→ Set problem
Format the material from its first line through the line containing "<instances>" as a numbered list, skipping any blank lines. Leave the pictures out.

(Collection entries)

—————

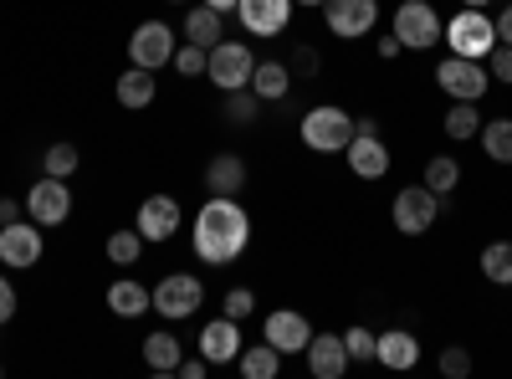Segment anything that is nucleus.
I'll return each instance as SVG.
<instances>
[{"mask_svg":"<svg viewBox=\"0 0 512 379\" xmlns=\"http://www.w3.org/2000/svg\"><path fill=\"white\" fill-rule=\"evenodd\" d=\"M190 241H195V257L205 267H231L251 241V216L236 205V195H210L195 216Z\"/></svg>","mask_w":512,"mask_h":379,"instance_id":"obj_1","label":"nucleus"},{"mask_svg":"<svg viewBox=\"0 0 512 379\" xmlns=\"http://www.w3.org/2000/svg\"><path fill=\"white\" fill-rule=\"evenodd\" d=\"M354 113L349 108H338V103H318V108H308L303 113V144L313 149V154H338V149H349V139H354Z\"/></svg>","mask_w":512,"mask_h":379,"instance_id":"obj_2","label":"nucleus"},{"mask_svg":"<svg viewBox=\"0 0 512 379\" xmlns=\"http://www.w3.org/2000/svg\"><path fill=\"white\" fill-rule=\"evenodd\" d=\"M446 47L456 52V57H472V62H482L492 47H497V21L487 16V11H477V6H466V11H456L451 21H446Z\"/></svg>","mask_w":512,"mask_h":379,"instance_id":"obj_3","label":"nucleus"},{"mask_svg":"<svg viewBox=\"0 0 512 379\" xmlns=\"http://www.w3.org/2000/svg\"><path fill=\"white\" fill-rule=\"evenodd\" d=\"M395 36H400V47H410V52H431L436 41L446 36V21L436 16L431 0H400V11H395Z\"/></svg>","mask_w":512,"mask_h":379,"instance_id":"obj_4","label":"nucleus"},{"mask_svg":"<svg viewBox=\"0 0 512 379\" xmlns=\"http://www.w3.org/2000/svg\"><path fill=\"white\" fill-rule=\"evenodd\" d=\"M154 292V313L164 318V323H185V318H195L200 313V303H205V287H200V277H190V272H169L159 287H149Z\"/></svg>","mask_w":512,"mask_h":379,"instance_id":"obj_5","label":"nucleus"},{"mask_svg":"<svg viewBox=\"0 0 512 379\" xmlns=\"http://www.w3.org/2000/svg\"><path fill=\"white\" fill-rule=\"evenodd\" d=\"M395 231L400 236H425L436 221H441V195L431 190V185H405L400 195H395Z\"/></svg>","mask_w":512,"mask_h":379,"instance_id":"obj_6","label":"nucleus"},{"mask_svg":"<svg viewBox=\"0 0 512 379\" xmlns=\"http://www.w3.org/2000/svg\"><path fill=\"white\" fill-rule=\"evenodd\" d=\"M251 72H256V57H251L246 41H216V47H210V67H205V77L216 82L221 93L251 88Z\"/></svg>","mask_w":512,"mask_h":379,"instance_id":"obj_7","label":"nucleus"},{"mask_svg":"<svg viewBox=\"0 0 512 379\" xmlns=\"http://www.w3.org/2000/svg\"><path fill=\"white\" fill-rule=\"evenodd\" d=\"M436 82H441V93L446 98H456V103H477V98H487V82H492V72L482 67V62H472V57H441V67H436Z\"/></svg>","mask_w":512,"mask_h":379,"instance_id":"obj_8","label":"nucleus"},{"mask_svg":"<svg viewBox=\"0 0 512 379\" xmlns=\"http://www.w3.org/2000/svg\"><path fill=\"white\" fill-rule=\"evenodd\" d=\"M323 26L338 41H359L379 26V6L374 0H323Z\"/></svg>","mask_w":512,"mask_h":379,"instance_id":"obj_9","label":"nucleus"},{"mask_svg":"<svg viewBox=\"0 0 512 379\" xmlns=\"http://www.w3.org/2000/svg\"><path fill=\"white\" fill-rule=\"evenodd\" d=\"M128 57H134V67H169L175 62V31H169L164 21H139L134 36H128Z\"/></svg>","mask_w":512,"mask_h":379,"instance_id":"obj_10","label":"nucleus"},{"mask_svg":"<svg viewBox=\"0 0 512 379\" xmlns=\"http://www.w3.org/2000/svg\"><path fill=\"white\" fill-rule=\"evenodd\" d=\"M26 216H31L41 231H47V226H67V216H72V190H67V180H57V175L36 180L31 195H26Z\"/></svg>","mask_w":512,"mask_h":379,"instance_id":"obj_11","label":"nucleus"},{"mask_svg":"<svg viewBox=\"0 0 512 379\" xmlns=\"http://www.w3.org/2000/svg\"><path fill=\"white\" fill-rule=\"evenodd\" d=\"M0 262H6L11 272H26L41 262V226L36 221H11L0 226Z\"/></svg>","mask_w":512,"mask_h":379,"instance_id":"obj_12","label":"nucleus"},{"mask_svg":"<svg viewBox=\"0 0 512 379\" xmlns=\"http://www.w3.org/2000/svg\"><path fill=\"white\" fill-rule=\"evenodd\" d=\"M236 21L246 36H282L292 21V0H236Z\"/></svg>","mask_w":512,"mask_h":379,"instance_id":"obj_13","label":"nucleus"},{"mask_svg":"<svg viewBox=\"0 0 512 379\" xmlns=\"http://www.w3.org/2000/svg\"><path fill=\"white\" fill-rule=\"evenodd\" d=\"M262 339H267L277 354H303V349L313 344V323H308L303 313H292V308H277V313H267Z\"/></svg>","mask_w":512,"mask_h":379,"instance_id":"obj_14","label":"nucleus"},{"mask_svg":"<svg viewBox=\"0 0 512 379\" xmlns=\"http://www.w3.org/2000/svg\"><path fill=\"white\" fill-rule=\"evenodd\" d=\"M134 231L144 241H175V231H180V200L175 195H149L139 205V216H134Z\"/></svg>","mask_w":512,"mask_h":379,"instance_id":"obj_15","label":"nucleus"},{"mask_svg":"<svg viewBox=\"0 0 512 379\" xmlns=\"http://www.w3.org/2000/svg\"><path fill=\"white\" fill-rule=\"evenodd\" d=\"M236 354H241V323L236 318H210L205 328H200V359L205 364H236Z\"/></svg>","mask_w":512,"mask_h":379,"instance_id":"obj_16","label":"nucleus"},{"mask_svg":"<svg viewBox=\"0 0 512 379\" xmlns=\"http://www.w3.org/2000/svg\"><path fill=\"white\" fill-rule=\"evenodd\" d=\"M344 159H349L354 180H384V175H390V149H384L379 134H354Z\"/></svg>","mask_w":512,"mask_h":379,"instance_id":"obj_17","label":"nucleus"},{"mask_svg":"<svg viewBox=\"0 0 512 379\" xmlns=\"http://www.w3.org/2000/svg\"><path fill=\"white\" fill-rule=\"evenodd\" d=\"M303 354H308V374H313V379H344V369L354 364L338 333H313V344H308Z\"/></svg>","mask_w":512,"mask_h":379,"instance_id":"obj_18","label":"nucleus"},{"mask_svg":"<svg viewBox=\"0 0 512 379\" xmlns=\"http://www.w3.org/2000/svg\"><path fill=\"white\" fill-rule=\"evenodd\" d=\"M108 308H113V318H144V313H154V292L134 277H118L108 287Z\"/></svg>","mask_w":512,"mask_h":379,"instance_id":"obj_19","label":"nucleus"},{"mask_svg":"<svg viewBox=\"0 0 512 379\" xmlns=\"http://www.w3.org/2000/svg\"><path fill=\"white\" fill-rule=\"evenodd\" d=\"M205 190L210 195H241L246 190V159L241 154H216L205 164Z\"/></svg>","mask_w":512,"mask_h":379,"instance_id":"obj_20","label":"nucleus"},{"mask_svg":"<svg viewBox=\"0 0 512 379\" xmlns=\"http://www.w3.org/2000/svg\"><path fill=\"white\" fill-rule=\"evenodd\" d=\"M379 364L395 369V374L415 369V364H420V339H415V333H405V328L379 333Z\"/></svg>","mask_w":512,"mask_h":379,"instance_id":"obj_21","label":"nucleus"},{"mask_svg":"<svg viewBox=\"0 0 512 379\" xmlns=\"http://www.w3.org/2000/svg\"><path fill=\"white\" fill-rule=\"evenodd\" d=\"M113 98L123 103V108H149L154 98H159V82H154V72L149 67H128L123 77H118V88H113Z\"/></svg>","mask_w":512,"mask_h":379,"instance_id":"obj_22","label":"nucleus"},{"mask_svg":"<svg viewBox=\"0 0 512 379\" xmlns=\"http://www.w3.org/2000/svg\"><path fill=\"white\" fill-rule=\"evenodd\" d=\"M236 369H241L246 379H277V374H282V354H277L267 339H262V344H241Z\"/></svg>","mask_w":512,"mask_h":379,"instance_id":"obj_23","label":"nucleus"},{"mask_svg":"<svg viewBox=\"0 0 512 379\" xmlns=\"http://www.w3.org/2000/svg\"><path fill=\"white\" fill-rule=\"evenodd\" d=\"M287 88H292L287 62H256V72H251V93L256 98H262V103H282Z\"/></svg>","mask_w":512,"mask_h":379,"instance_id":"obj_24","label":"nucleus"},{"mask_svg":"<svg viewBox=\"0 0 512 379\" xmlns=\"http://www.w3.org/2000/svg\"><path fill=\"white\" fill-rule=\"evenodd\" d=\"M180 359H185V349H180L175 333H149V339H144V364H149L154 374H175Z\"/></svg>","mask_w":512,"mask_h":379,"instance_id":"obj_25","label":"nucleus"},{"mask_svg":"<svg viewBox=\"0 0 512 379\" xmlns=\"http://www.w3.org/2000/svg\"><path fill=\"white\" fill-rule=\"evenodd\" d=\"M477 144H482V154H487L492 164H512V118H492V123H482Z\"/></svg>","mask_w":512,"mask_h":379,"instance_id":"obj_26","label":"nucleus"},{"mask_svg":"<svg viewBox=\"0 0 512 379\" xmlns=\"http://www.w3.org/2000/svg\"><path fill=\"white\" fill-rule=\"evenodd\" d=\"M185 41H195V47H216L221 41V11H210V6H195L190 16H185Z\"/></svg>","mask_w":512,"mask_h":379,"instance_id":"obj_27","label":"nucleus"},{"mask_svg":"<svg viewBox=\"0 0 512 379\" xmlns=\"http://www.w3.org/2000/svg\"><path fill=\"white\" fill-rule=\"evenodd\" d=\"M482 277H487L492 287H512V241L482 246Z\"/></svg>","mask_w":512,"mask_h":379,"instance_id":"obj_28","label":"nucleus"},{"mask_svg":"<svg viewBox=\"0 0 512 379\" xmlns=\"http://www.w3.org/2000/svg\"><path fill=\"white\" fill-rule=\"evenodd\" d=\"M441 129H446V139H477L482 134V118H477V103H451V113H446V123H441Z\"/></svg>","mask_w":512,"mask_h":379,"instance_id":"obj_29","label":"nucleus"},{"mask_svg":"<svg viewBox=\"0 0 512 379\" xmlns=\"http://www.w3.org/2000/svg\"><path fill=\"white\" fill-rule=\"evenodd\" d=\"M420 185H431L436 195H451L456 185H461V164L451 159V154H436L431 164H425V180Z\"/></svg>","mask_w":512,"mask_h":379,"instance_id":"obj_30","label":"nucleus"},{"mask_svg":"<svg viewBox=\"0 0 512 379\" xmlns=\"http://www.w3.org/2000/svg\"><path fill=\"white\" fill-rule=\"evenodd\" d=\"M139 257H144V236L139 231H113L108 236V262L113 267H139Z\"/></svg>","mask_w":512,"mask_h":379,"instance_id":"obj_31","label":"nucleus"},{"mask_svg":"<svg viewBox=\"0 0 512 379\" xmlns=\"http://www.w3.org/2000/svg\"><path fill=\"white\" fill-rule=\"evenodd\" d=\"M344 349H349V359H359V364H379V333H369L364 323H354V328L344 333Z\"/></svg>","mask_w":512,"mask_h":379,"instance_id":"obj_32","label":"nucleus"},{"mask_svg":"<svg viewBox=\"0 0 512 379\" xmlns=\"http://www.w3.org/2000/svg\"><path fill=\"white\" fill-rule=\"evenodd\" d=\"M41 164H47V175H57V180H72L77 175V164H82V154H77V144H52L47 149V159H41Z\"/></svg>","mask_w":512,"mask_h":379,"instance_id":"obj_33","label":"nucleus"},{"mask_svg":"<svg viewBox=\"0 0 512 379\" xmlns=\"http://www.w3.org/2000/svg\"><path fill=\"white\" fill-rule=\"evenodd\" d=\"M256 108H262V98H256L251 88H236L226 103H221V113H226V123H256Z\"/></svg>","mask_w":512,"mask_h":379,"instance_id":"obj_34","label":"nucleus"},{"mask_svg":"<svg viewBox=\"0 0 512 379\" xmlns=\"http://www.w3.org/2000/svg\"><path fill=\"white\" fill-rule=\"evenodd\" d=\"M175 67L180 77H205V67H210V52L205 47H195V41H185V47H175Z\"/></svg>","mask_w":512,"mask_h":379,"instance_id":"obj_35","label":"nucleus"},{"mask_svg":"<svg viewBox=\"0 0 512 379\" xmlns=\"http://www.w3.org/2000/svg\"><path fill=\"white\" fill-rule=\"evenodd\" d=\"M441 374H446V379H466V374H472V354H466L461 344L441 349Z\"/></svg>","mask_w":512,"mask_h":379,"instance_id":"obj_36","label":"nucleus"},{"mask_svg":"<svg viewBox=\"0 0 512 379\" xmlns=\"http://www.w3.org/2000/svg\"><path fill=\"white\" fill-rule=\"evenodd\" d=\"M251 313H256V292H251V287H231V292H226V318L241 323V318H251Z\"/></svg>","mask_w":512,"mask_h":379,"instance_id":"obj_37","label":"nucleus"},{"mask_svg":"<svg viewBox=\"0 0 512 379\" xmlns=\"http://www.w3.org/2000/svg\"><path fill=\"white\" fill-rule=\"evenodd\" d=\"M487 72H492L497 82H507V88H512V47H507V41H497V47L487 52Z\"/></svg>","mask_w":512,"mask_h":379,"instance_id":"obj_38","label":"nucleus"},{"mask_svg":"<svg viewBox=\"0 0 512 379\" xmlns=\"http://www.w3.org/2000/svg\"><path fill=\"white\" fill-rule=\"evenodd\" d=\"M292 62H287V72H297V77H318V47H297V52H287Z\"/></svg>","mask_w":512,"mask_h":379,"instance_id":"obj_39","label":"nucleus"},{"mask_svg":"<svg viewBox=\"0 0 512 379\" xmlns=\"http://www.w3.org/2000/svg\"><path fill=\"white\" fill-rule=\"evenodd\" d=\"M16 303H21V298H16V287H11V277L0 272V323H11V318H16Z\"/></svg>","mask_w":512,"mask_h":379,"instance_id":"obj_40","label":"nucleus"},{"mask_svg":"<svg viewBox=\"0 0 512 379\" xmlns=\"http://www.w3.org/2000/svg\"><path fill=\"white\" fill-rule=\"evenodd\" d=\"M492 21H497V41H507V47H512V0L502 6V16H492Z\"/></svg>","mask_w":512,"mask_h":379,"instance_id":"obj_41","label":"nucleus"},{"mask_svg":"<svg viewBox=\"0 0 512 379\" xmlns=\"http://www.w3.org/2000/svg\"><path fill=\"white\" fill-rule=\"evenodd\" d=\"M175 374H185V379H205V374H210V364H205V359H180V369H175Z\"/></svg>","mask_w":512,"mask_h":379,"instance_id":"obj_42","label":"nucleus"},{"mask_svg":"<svg viewBox=\"0 0 512 379\" xmlns=\"http://www.w3.org/2000/svg\"><path fill=\"white\" fill-rule=\"evenodd\" d=\"M400 52H405V47H400V36H395V31H390V36L379 41V62H395Z\"/></svg>","mask_w":512,"mask_h":379,"instance_id":"obj_43","label":"nucleus"},{"mask_svg":"<svg viewBox=\"0 0 512 379\" xmlns=\"http://www.w3.org/2000/svg\"><path fill=\"white\" fill-rule=\"evenodd\" d=\"M16 216H21V205L16 200H0V226H11Z\"/></svg>","mask_w":512,"mask_h":379,"instance_id":"obj_44","label":"nucleus"},{"mask_svg":"<svg viewBox=\"0 0 512 379\" xmlns=\"http://www.w3.org/2000/svg\"><path fill=\"white\" fill-rule=\"evenodd\" d=\"M205 6H210V11H221V16H231V11H236V0H205Z\"/></svg>","mask_w":512,"mask_h":379,"instance_id":"obj_45","label":"nucleus"},{"mask_svg":"<svg viewBox=\"0 0 512 379\" xmlns=\"http://www.w3.org/2000/svg\"><path fill=\"white\" fill-rule=\"evenodd\" d=\"M461 6H477V11H487V6H492V0H461Z\"/></svg>","mask_w":512,"mask_h":379,"instance_id":"obj_46","label":"nucleus"},{"mask_svg":"<svg viewBox=\"0 0 512 379\" xmlns=\"http://www.w3.org/2000/svg\"><path fill=\"white\" fill-rule=\"evenodd\" d=\"M292 6H323V0H292Z\"/></svg>","mask_w":512,"mask_h":379,"instance_id":"obj_47","label":"nucleus"},{"mask_svg":"<svg viewBox=\"0 0 512 379\" xmlns=\"http://www.w3.org/2000/svg\"><path fill=\"white\" fill-rule=\"evenodd\" d=\"M0 374H6V364H0Z\"/></svg>","mask_w":512,"mask_h":379,"instance_id":"obj_48","label":"nucleus"},{"mask_svg":"<svg viewBox=\"0 0 512 379\" xmlns=\"http://www.w3.org/2000/svg\"><path fill=\"white\" fill-rule=\"evenodd\" d=\"M175 6H180V0H175Z\"/></svg>","mask_w":512,"mask_h":379,"instance_id":"obj_49","label":"nucleus"}]
</instances>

—————

→ Exercise result
1. Segment anything that is nucleus.
2. I'll return each instance as SVG.
3. <instances>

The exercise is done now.